Dataset extract:
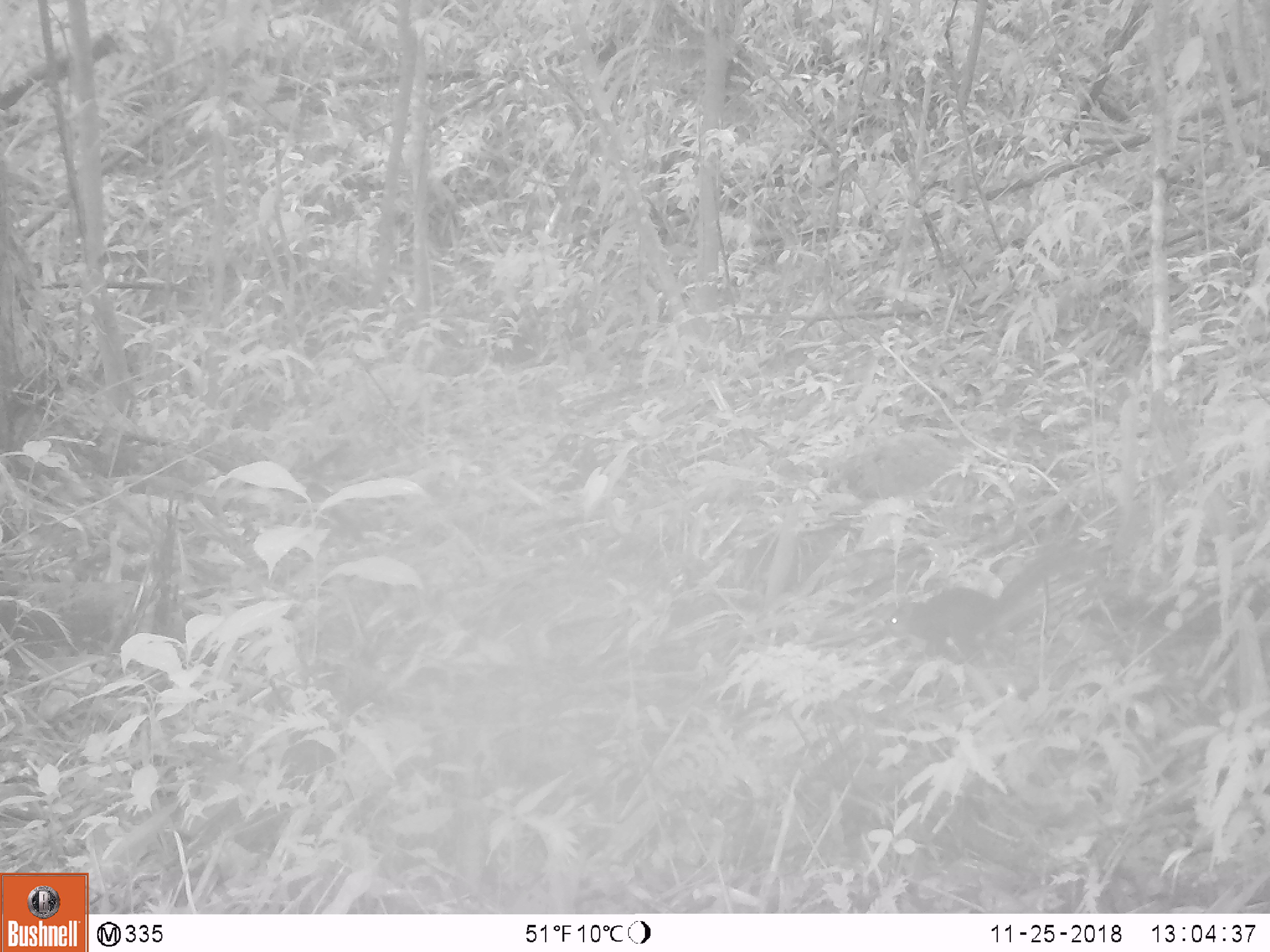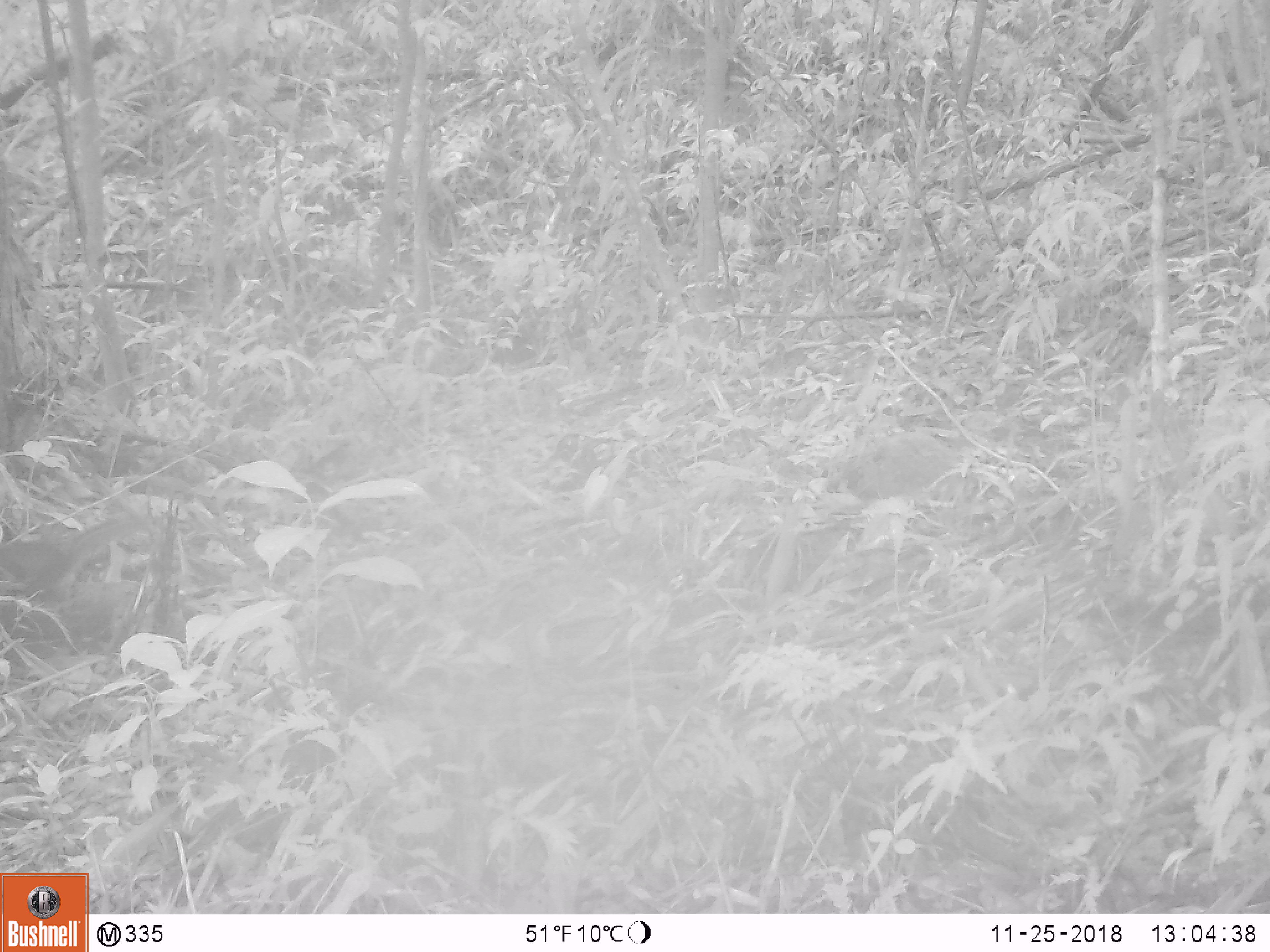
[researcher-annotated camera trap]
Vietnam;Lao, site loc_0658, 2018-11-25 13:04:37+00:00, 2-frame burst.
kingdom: Animalia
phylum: Chordata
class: Mammalia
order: Rodentia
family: Sciuridae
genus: Dremomys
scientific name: Dremomys rufigenis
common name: red-cheeked squirrel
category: red cheeked squirrel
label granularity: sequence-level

What you will do:
Starting at the line with "Vietnam;Lao, site loc_0658, 2018-11-25", copy each line through the end of the data, both ends included, and give nothing else.

Response:
Vietnam;Lao, site loc_0658, 2018-11-25 13:04:37+00:00, 2-frame burst.
kingdom: Animalia
phylum: Chordata
class: Mammalia
order: Rodentia
family: Sciuridae
genus: Dremomys
scientific name: Dremomys rufigenis
common name: red-cheeked squirrel
category: red cheeked squirrel
label granularity: sequence-level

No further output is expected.